At a median follow-up of 29.3 months (95% CI, 28.5-30.2), patients with mRCC who underwent nephrectomy and immune-targeted therapy (n = 97) achieved a median PFS of 14.4 months (95% CI, 12.6-16.2) compared with 10.8 months (95% CI, 8.3-13.3) among patients who were treated with immunotherapy alone (n = 68; HR, 0.476; 95% CI, 0.323-0.701; P = .0002). Moreover, the 12-month PFS rates in the nephrectomy and non-nephrectomy groups were 60.8% vs 30.9%, respectively; the 18-month PFS rates were 25.8% vs 7.4%, respectively.

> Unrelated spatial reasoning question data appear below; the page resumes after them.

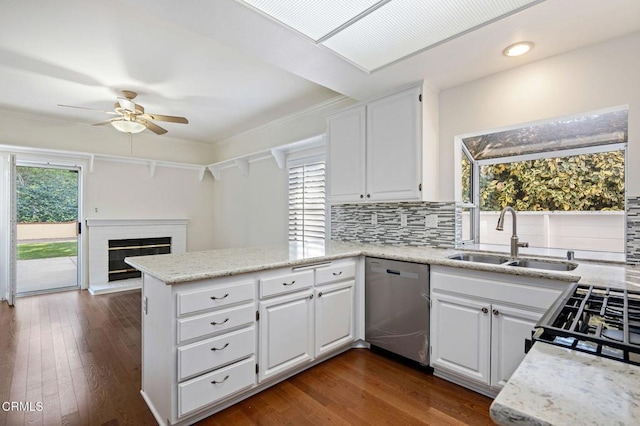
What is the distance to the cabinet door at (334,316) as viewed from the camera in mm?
2359

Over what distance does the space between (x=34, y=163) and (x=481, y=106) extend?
19.0ft

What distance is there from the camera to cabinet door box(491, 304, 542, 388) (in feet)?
5.93

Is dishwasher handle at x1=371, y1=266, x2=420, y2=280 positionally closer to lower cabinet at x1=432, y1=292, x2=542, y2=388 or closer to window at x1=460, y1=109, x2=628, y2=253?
lower cabinet at x1=432, y1=292, x2=542, y2=388

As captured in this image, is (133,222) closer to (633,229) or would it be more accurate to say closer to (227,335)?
(227,335)

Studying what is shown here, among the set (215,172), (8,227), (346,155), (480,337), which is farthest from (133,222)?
(480,337)

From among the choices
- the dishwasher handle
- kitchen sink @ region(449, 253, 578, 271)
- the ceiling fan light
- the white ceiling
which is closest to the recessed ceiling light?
the white ceiling

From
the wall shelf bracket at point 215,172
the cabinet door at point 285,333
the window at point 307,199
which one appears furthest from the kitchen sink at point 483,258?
the wall shelf bracket at point 215,172

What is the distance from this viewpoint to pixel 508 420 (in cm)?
52

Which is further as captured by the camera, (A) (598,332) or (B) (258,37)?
(B) (258,37)

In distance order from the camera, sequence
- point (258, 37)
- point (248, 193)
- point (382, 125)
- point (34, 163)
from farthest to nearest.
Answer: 1. point (248, 193)
2. point (34, 163)
3. point (382, 125)
4. point (258, 37)

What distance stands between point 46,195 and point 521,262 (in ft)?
19.9

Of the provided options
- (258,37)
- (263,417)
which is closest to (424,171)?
(258,37)

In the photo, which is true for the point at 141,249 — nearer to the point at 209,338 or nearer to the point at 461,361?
the point at 209,338

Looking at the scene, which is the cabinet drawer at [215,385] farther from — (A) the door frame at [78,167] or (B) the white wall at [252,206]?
(A) the door frame at [78,167]
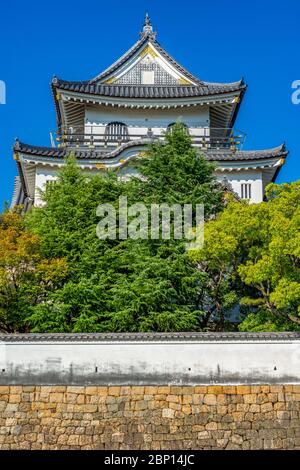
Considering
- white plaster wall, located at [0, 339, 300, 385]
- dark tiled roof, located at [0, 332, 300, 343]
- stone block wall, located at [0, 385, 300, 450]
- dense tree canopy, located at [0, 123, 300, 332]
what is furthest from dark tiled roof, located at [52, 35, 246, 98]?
stone block wall, located at [0, 385, 300, 450]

“The expression of immune response target factors, such as CTLA-4, B7-H1, B7-H3, B7-H4, and PD-1 on the surface of tumor cells and effector T cells can be negatively regulated by immunosuppressive factors and cells, resulting in immune escape [of tumor cells],” investigators wrote. “Therefore, primary renal tumor resection reduces the burden of immunosuppressive factors and cells, enhances the immune response.”

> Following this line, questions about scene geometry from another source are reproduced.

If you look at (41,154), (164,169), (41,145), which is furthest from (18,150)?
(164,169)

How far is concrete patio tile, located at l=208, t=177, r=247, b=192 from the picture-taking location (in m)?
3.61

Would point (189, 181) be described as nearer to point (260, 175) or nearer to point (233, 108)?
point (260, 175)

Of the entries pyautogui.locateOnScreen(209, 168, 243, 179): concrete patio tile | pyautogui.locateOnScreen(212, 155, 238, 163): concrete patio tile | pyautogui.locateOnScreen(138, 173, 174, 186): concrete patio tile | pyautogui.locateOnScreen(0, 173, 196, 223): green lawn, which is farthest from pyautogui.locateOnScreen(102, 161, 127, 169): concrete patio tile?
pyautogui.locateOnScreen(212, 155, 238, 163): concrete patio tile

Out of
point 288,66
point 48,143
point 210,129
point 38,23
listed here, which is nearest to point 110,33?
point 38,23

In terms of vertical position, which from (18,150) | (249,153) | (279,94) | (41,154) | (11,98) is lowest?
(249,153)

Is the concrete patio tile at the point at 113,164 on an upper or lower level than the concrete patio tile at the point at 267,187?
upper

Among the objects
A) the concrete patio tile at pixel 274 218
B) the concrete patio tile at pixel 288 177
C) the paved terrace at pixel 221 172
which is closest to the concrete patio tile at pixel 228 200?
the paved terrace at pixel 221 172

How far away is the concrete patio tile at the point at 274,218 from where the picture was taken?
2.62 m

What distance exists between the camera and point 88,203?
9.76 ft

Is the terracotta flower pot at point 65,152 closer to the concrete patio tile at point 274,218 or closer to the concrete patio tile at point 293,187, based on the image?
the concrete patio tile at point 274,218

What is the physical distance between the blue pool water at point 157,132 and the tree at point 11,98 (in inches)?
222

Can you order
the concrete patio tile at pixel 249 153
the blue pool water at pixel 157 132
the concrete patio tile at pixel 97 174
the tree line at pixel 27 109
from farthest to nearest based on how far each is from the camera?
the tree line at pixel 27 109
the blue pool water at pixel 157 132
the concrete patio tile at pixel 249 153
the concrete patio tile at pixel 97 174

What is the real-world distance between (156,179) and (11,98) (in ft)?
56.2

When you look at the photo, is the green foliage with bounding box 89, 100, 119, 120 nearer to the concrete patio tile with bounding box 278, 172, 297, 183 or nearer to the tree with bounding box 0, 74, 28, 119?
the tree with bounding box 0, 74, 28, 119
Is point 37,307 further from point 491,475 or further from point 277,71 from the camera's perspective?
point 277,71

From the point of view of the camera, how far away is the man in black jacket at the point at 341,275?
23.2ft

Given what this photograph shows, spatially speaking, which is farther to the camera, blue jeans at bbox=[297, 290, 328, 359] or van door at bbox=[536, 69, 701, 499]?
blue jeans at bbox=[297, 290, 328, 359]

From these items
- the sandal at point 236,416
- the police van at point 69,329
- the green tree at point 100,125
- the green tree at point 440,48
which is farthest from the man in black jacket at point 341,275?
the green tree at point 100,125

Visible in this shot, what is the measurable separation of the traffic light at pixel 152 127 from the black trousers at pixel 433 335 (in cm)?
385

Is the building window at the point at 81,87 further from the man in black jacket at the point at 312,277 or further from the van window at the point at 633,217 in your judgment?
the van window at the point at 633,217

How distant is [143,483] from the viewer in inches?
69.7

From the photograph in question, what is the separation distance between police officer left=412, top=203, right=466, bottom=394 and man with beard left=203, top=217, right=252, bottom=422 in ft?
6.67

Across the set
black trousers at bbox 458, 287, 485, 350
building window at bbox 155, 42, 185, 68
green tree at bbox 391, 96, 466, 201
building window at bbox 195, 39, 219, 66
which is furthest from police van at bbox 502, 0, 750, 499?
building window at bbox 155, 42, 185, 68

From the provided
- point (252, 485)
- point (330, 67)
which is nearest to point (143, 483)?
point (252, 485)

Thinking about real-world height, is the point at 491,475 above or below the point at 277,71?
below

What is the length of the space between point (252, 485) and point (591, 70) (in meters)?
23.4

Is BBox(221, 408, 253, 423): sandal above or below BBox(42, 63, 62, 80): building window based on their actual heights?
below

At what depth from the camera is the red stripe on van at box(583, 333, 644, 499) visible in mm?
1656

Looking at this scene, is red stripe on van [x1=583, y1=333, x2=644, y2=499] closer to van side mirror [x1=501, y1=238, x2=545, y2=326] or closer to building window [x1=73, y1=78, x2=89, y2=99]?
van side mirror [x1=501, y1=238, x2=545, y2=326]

The multicenter, retrospective study examined patients with mRCC who received a combination of targeted and immunotherapy from May 17, 2019, to August 1, 2022, at 3 centers in China: The First Affiliated Hospital of Nanchang University, Jiangxi Cancer Hospital, and Jiangxi Provincial People’s Hospital. All patients had received targeted combination immunotherapy for a minimum of 2 cycles. In order to be included in the study, patients had to be at least 18 years of age with a pathologic diagnosis of metastatic RCC, have a life expectancy greater than 1 month, and an ECOG performance status of 2 or less.

Investigators screened a total of 207 patients, of which 42 were excluded. Patients were excluded due to double primary tumors (n = 6), renal pelvic carcinoma (n = 8), poor performance status (n = 7), renal soft tissue tumors (n = 8), and incomplete medical records (n = 13). Patients in the nephrectomy group were subdivided into those who received radical nephrectomy (n = 58) or cytoreductive nephrectomy (n = 39).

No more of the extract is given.